======== Selected extract ========
Reputation: 5423
ElasticSearch
comes with versioning https://www.elastic.co/blog/versioning
Maybe I misunderstood the meaning of the versioning here.
I want to find all the documents that are in version 1 so I can update them.
An obvious way is to go through all the document one by one and select those that are in version 1.
Question:
Is it possible to retrieve all the Documents that are in version 1 with ONE
query?
Upvotes: 1
Views: 4091
Reputation: 2388
You can use scripted _reindex
into an empty temporary index. The target index will then contain just those documents that have _version=1
.
You can add further query stanzas as well, to limit your raw input (using the reverse index, faster), as well as further painless conditions (per document, flexible), too.
# ES5, use "source" i/o "inline" for later ES versions.
http POST :9200/_reindex <<END
{
"conflicts": "proceed",
"source": {
"index": "your-source-index"
},
"dest": {
"index": "some-temp-index",
"version_type": "external"
======== Record excerpts ========
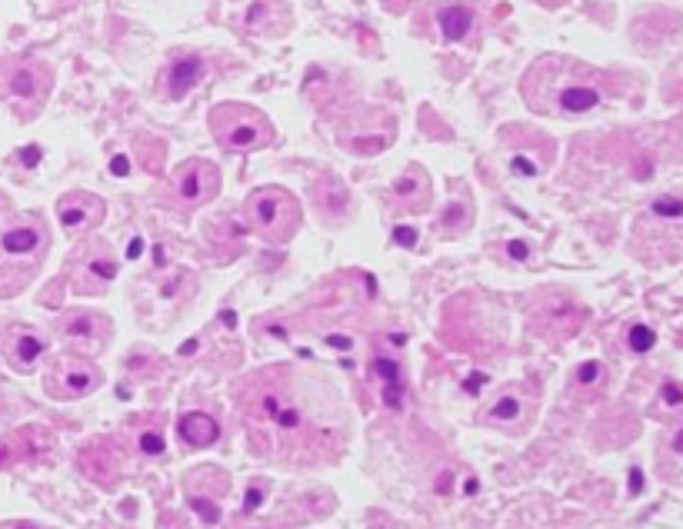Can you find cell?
Segmentation results:
<instances>
[{"mask_svg": "<svg viewBox=\"0 0 683 529\" xmlns=\"http://www.w3.org/2000/svg\"><path fill=\"white\" fill-rule=\"evenodd\" d=\"M207 77V60L200 54H180L161 74V97L164 100H184L193 87H200Z\"/></svg>", "mask_w": 683, "mask_h": 529, "instance_id": "obj_13", "label": "cell"}, {"mask_svg": "<svg viewBox=\"0 0 683 529\" xmlns=\"http://www.w3.org/2000/svg\"><path fill=\"white\" fill-rule=\"evenodd\" d=\"M177 433L187 447L207 449L220 440V426L214 416H207V413H200V409H191V413H184V416L177 420Z\"/></svg>", "mask_w": 683, "mask_h": 529, "instance_id": "obj_19", "label": "cell"}, {"mask_svg": "<svg viewBox=\"0 0 683 529\" xmlns=\"http://www.w3.org/2000/svg\"><path fill=\"white\" fill-rule=\"evenodd\" d=\"M0 529H43L37 523H30V519H14V523H4Z\"/></svg>", "mask_w": 683, "mask_h": 529, "instance_id": "obj_32", "label": "cell"}, {"mask_svg": "<svg viewBox=\"0 0 683 529\" xmlns=\"http://www.w3.org/2000/svg\"><path fill=\"white\" fill-rule=\"evenodd\" d=\"M656 413L663 416H683V383L667 380L656 393Z\"/></svg>", "mask_w": 683, "mask_h": 529, "instance_id": "obj_25", "label": "cell"}, {"mask_svg": "<svg viewBox=\"0 0 683 529\" xmlns=\"http://www.w3.org/2000/svg\"><path fill=\"white\" fill-rule=\"evenodd\" d=\"M140 453H144V456H161V453H164V436H161V430L140 433Z\"/></svg>", "mask_w": 683, "mask_h": 529, "instance_id": "obj_28", "label": "cell"}, {"mask_svg": "<svg viewBox=\"0 0 683 529\" xmlns=\"http://www.w3.org/2000/svg\"><path fill=\"white\" fill-rule=\"evenodd\" d=\"M51 246V230L41 217H24L0 227V297H14L37 276Z\"/></svg>", "mask_w": 683, "mask_h": 529, "instance_id": "obj_3", "label": "cell"}, {"mask_svg": "<svg viewBox=\"0 0 683 529\" xmlns=\"http://www.w3.org/2000/svg\"><path fill=\"white\" fill-rule=\"evenodd\" d=\"M60 337H64L67 346H74V353L90 356V353H100L107 346L110 337H114V326H110V320L104 313L77 310L60 320Z\"/></svg>", "mask_w": 683, "mask_h": 529, "instance_id": "obj_12", "label": "cell"}, {"mask_svg": "<svg viewBox=\"0 0 683 529\" xmlns=\"http://www.w3.org/2000/svg\"><path fill=\"white\" fill-rule=\"evenodd\" d=\"M110 174L114 176L130 174V160H127V157H114V163H110Z\"/></svg>", "mask_w": 683, "mask_h": 529, "instance_id": "obj_31", "label": "cell"}, {"mask_svg": "<svg viewBox=\"0 0 683 529\" xmlns=\"http://www.w3.org/2000/svg\"><path fill=\"white\" fill-rule=\"evenodd\" d=\"M530 416H533V400H527L517 386L504 390L491 407L483 409V423L504 426V430H520L523 423H530Z\"/></svg>", "mask_w": 683, "mask_h": 529, "instance_id": "obj_17", "label": "cell"}, {"mask_svg": "<svg viewBox=\"0 0 683 529\" xmlns=\"http://www.w3.org/2000/svg\"><path fill=\"white\" fill-rule=\"evenodd\" d=\"M506 253H510L514 260H527L530 257V244H523V240H510V244H506Z\"/></svg>", "mask_w": 683, "mask_h": 529, "instance_id": "obj_29", "label": "cell"}, {"mask_svg": "<svg viewBox=\"0 0 683 529\" xmlns=\"http://www.w3.org/2000/svg\"><path fill=\"white\" fill-rule=\"evenodd\" d=\"M207 127L227 153H254L273 144V123L250 104H217L207 113Z\"/></svg>", "mask_w": 683, "mask_h": 529, "instance_id": "obj_5", "label": "cell"}, {"mask_svg": "<svg viewBox=\"0 0 683 529\" xmlns=\"http://www.w3.org/2000/svg\"><path fill=\"white\" fill-rule=\"evenodd\" d=\"M520 94L533 113L584 117L607 97V83L593 67L570 57H537L520 81Z\"/></svg>", "mask_w": 683, "mask_h": 529, "instance_id": "obj_2", "label": "cell"}, {"mask_svg": "<svg viewBox=\"0 0 683 529\" xmlns=\"http://www.w3.org/2000/svg\"><path fill=\"white\" fill-rule=\"evenodd\" d=\"M603 380H607V370H603L601 360H587V363H580L577 373H574L577 390H597Z\"/></svg>", "mask_w": 683, "mask_h": 529, "instance_id": "obj_26", "label": "cell"}, {"mask_svg": "<svg viewBox=\"0 0 683 529\" xmlns=\"http://www.w3.org/2000/svg\"><path fill=\"white\" fill-rule=\"evenodd\" d=\"M57 217H60V223H64L67 233H87L104 220V200L83 191L67 193V197H60V204H57Z\"/></svg>", "mask_w": 683, "mask_h": 529, "instance_id": "obj_15", "label": "cell"}, {"mask_svg": "<svg viewBox=\"0 0 683 529\" xmlns=\"http://www.w3.org/2000/svg\"><path fill=\"white\" fill-rule=\"evenodd\" d=\"M100 383H104V373L83 353H60L43 373V390L51 400H81V396L94 393Z\"/></svg>", "mask_w": 683, "mask_h": 529, "instance_id": "obj_9", "label": "cell"}, {"mask_svg": "<svg viewBox=\"0 0 683 529\" xmlns=\"http://www.w3.org/2000/svg\"><path fill=\"white\" fill-rule=\"evenodd\" d=\"M43 353H47V339L37 330H30V326H14L4 337V356L20 373H30V370L37 367L43 360Z\"/></svg>", "mask_w": 683, "mask_h": 529, "instance_id": "obj_16", "label": "cell"}, {"mask_svg": "<svg viewBox=\"0 0 683 529\" xmlns=\"http://www.w3.org/2000/svg\"><path fill=\"white\" fill-rule=\"evenodd\" d=\"M7 217H11V200H7L4 193H0V227L7 223Z\"/></svg>", "mask_w": 683, "mask_h": 529, "instance_id": "obj_33", "label": "cell"}, {"mask_svg": "<svg viewBox=\"0 0 683 529\" xmlns=\"http://www.w3.org/2000/svg\"><path fill=\"white\" fill-rule=\"evenodd\" d=\"M67 273H70V286H74V293H81V297H97V293H104L114 280H117V273H121V260L114 253V246L107 240H83L67 260Z\"/></svg>", "mask_w": 683, "mask_h": 529, "instance_id": "obj_8", "label": "cell"}, {"mask_svg": "<svg viewBox=\"0 0 683 529\" xmlns=\"http://www.w3.org/2000/svg\"><path fill=\"white\" fill-rule=\"evenodd\" d=\"M654 343H656V333L650 330L647 323H633L627 330V346L630 353H647V350H654Z\"/></svg>", "mask_w": 683, "mask_h": 529, "instance_id": "obj_27", "label": "cell"}, {"mask_svg": "<svg viewBox=\"0 0 683 529\" xmlns=\"http://www.w3.org/2000/svg\"><path fill=\"white\" fill-rule=\"evenodd\" d=\"M247 220L267 244H287L301 230V200L284 187H257L247 197Z\"/></svg>", "mask_w": 683, "mask_h": 529, "instance_id": "obj_6", "label": "cell"}, {"mask_svg": "<svg viewBox=\"0 0 683 529\" xmlns=\"http://www.w3.org/2000/svg\"><path fill=\"white\" fill-rule=\"evenodd\" d=\"M167 193H170V204L180 206V210H197V206L210 204L220 193L217 163L204 160V157L184 160L180 167H174Z\"/></svg>", "mask_w": 683, "mask_h": 529, "instance_id": "obj_11", "label": "cell"}, {"mask_svg": "<svg viewBox=\"0 0 683 529\" xmlns=\"http://www.w3.org/2000/svg\"><path fill=\"white\" fill-rule=\"evenodd\" d=\"M394 240L400 246H413L417 244V230H410V227H396L394 230Z\"/></svg>", "mask_w": 683, "mask_h": 529, "instance_id": "obj_30", "label": "cell"}, {"mask_svg": "<svg viewBox=\"0 0 683 529\" xmlns=\"http://www.w3.org/2000/svg\"><path fill=\"white\" fill-rule=\"evenodd\" d=\"M437 24H440V34H444V41L451 43H460L470 37V30H474V11L464 7V4H440L437 7Z\"/></svg>", "mask_w": 683, "mask_h": 529, "instance_id": "obj_20", "label": "cell"}, {"mask_svg": "<svg viewBox=\"0 0 683 529\" xmlns=\"http://www.w3.org/2000/svg\"><path fill=\"white\" fill-rule=\"evenodd\" d=\"M470 220H474V206L467 204V200H453V204H447L444 214H440V233L460 237V233L470 227Z\"/></svg>", "mask_w": 683, "mask_h": 529, "instance_id": "obj_23", "label": "cell"}, {"mask_svg": "<svg viewBox=\"0 0 683 529\" xmlns=\"http://www.w3.org/2000/svg\"><path fill=\"white\" fill-rule=\"evenodd\" d=\"M317 200H320L324 217L334 220V223H337V220H347L350 217V210H354L347 187H343L341 180H334V176H324V180L317 183Z\"/></svg>", "mask_w": 683, "mask_h": 529, "instance_id": "obj_21", "label": "cell"}, {"mask_svg": "<svg viewBox=\"0 0 683 529\" xmlns=\"http://www.w3.org/2000/svg\"><path fill=\"white\" fill-rule=\"evenodd\" d=\"M394 204L400 214H427L430 204H434V193H430V176H427L424 167L410 163L404 174L394 180Z\"/></svg>", "mask_w": 683, "mask_h": 529, "instance_id": "obj_14", "label": "cell"}, {"mask_svg": "<svg viewBox=\"0 0 683 529\" xmlns=\"http://www.w3.org/2000/svg\"><path fill=\"white\" fill-rule=\"evenodd\" d=\"M240 413L257 453L280 463H327L343 447L341 393L317 373L267 367L240 386Z\"/></svg>", "mask_w": 683, "mask_h": 529, "instance_id": "obj_1", "label": "cell"}, {"mask_svg": "<svg viewBox=\"0 0 683 529\" xmlns=\"http://www.w3.org/2000/svg\"><path fill=\"white\" fill-rule=\"evenodd\" d=\"M540 323H561V333H574L580 326V310H577L570 300L563 297H546L544 300V310H540Z\"/></svg>", "mask_w": 683, "mask_h": 529, "instance_id": "obj_22", "label": "cell"}, {"mask_svg": "<svg viewBox=\"0 0 683 529\" xmlns=\"http://www.w3.org/2000/svg\"><path fill=\"white\" fill-rule=\"evenodd\" d=\"M533 4H540V7H550V11H557V7H563L567 0H533Z\"/></svg>", "mask_w": 683, "mask_h": 529, "instance_id": "obj_34", "label": "cell"}, {"mask_svg": "<svg viewBox=\"0 0 683 529\" xmlns=\"http://www.w3.org/2000/svg\"><path fill=\"white\" fill-rule=\"evenodd\" d=\"M633 244L643 257H660V246H667V253L683 250V193H660L643 206Z\"/></svg>", "mask_w": 683, "mask_h": 529, "instance_id": "obj_7", "label": "cell"}, {"mask_svg": "<svg viewBox=\"0 0 683 529\" xmlns=\"http://www.w3.org/2000/svg\"><path fill=\"white\" fill-rule=\"evenodd\" d=\"M553 160V144L544 134L530 130V147H510L506 153V167L514 176H540Z\"/></svg>", "mask_w": 683, "mask_h": 529, "instance_id": "obj_18", "label": "cell"}, {"mask_svg": "<svg viewBox=\"0 0 683 529\" xmlns=\"http://www.w3.org/2000/svg\"><path fill=\"white\" fill-rule=\"evenodd\" d=\"M54 87V70L41 57H4L0 60V100L17 110V117H37Z\"/></svg>", "mask_w": 683, "mask_h": 529, "instance_id": "obj_4", "label": "cell"}, {"mask_svg": "<svg viewBox=\"0 0 683 529\" xmlns=\"http://www.w3.org/2000/svg\"><path fill=\"white\" fill-rule=\"evenodd\" d=\"M396 136V121L387 110H357L350 117H343L337 127V144L343 150H350L357 157H373L394 144Z\"/></svg>", "mask_w": 683, "mask_h": 529, "instance_id": "obj_10", "label": "cell"}, {"mask_svg": "<svg viewBox=\"0 0 683 529\" xmlns=\"http://www.w3.org/2000/svg\"><path fill=\"white\" fill-rule=\"evenodd\" d=\"M280 0H257L250 11H247V30L254 34H263V37H280V30L271 24V11Z\"/></svg>", "mask_w": 683, "mask_h": 529, "instance_id": "obj_24", "label": "cell"}]
</instances>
========
Description of the task:
Please write out the part of the Elasticsearch versioning thread starting with "I want to find" and going on through "later ES versions.", substituting "inverted index" for "reverse index".

Solution for this exercise:
I want to find all the documents that are in version 1 so I can update them.
An obvious way is to go through all the document one by one and select those that are in version 1.
Question:
Is it possible to retrieve all the Documents that are in version 1 with ONE
query?
Upvotes: 1
Views: 4091
Reputation: 2388
You can use scripted _reindex
into an empty temporary index. The target index will then contain just those documents that have _version=1
.
You can add further query stanzas as well, to limit your raw input (using the inverted index, faster), as well as further painless conditions (per document, flexible), too.
# ES5, use "source" i/o "inline" for later ES versions.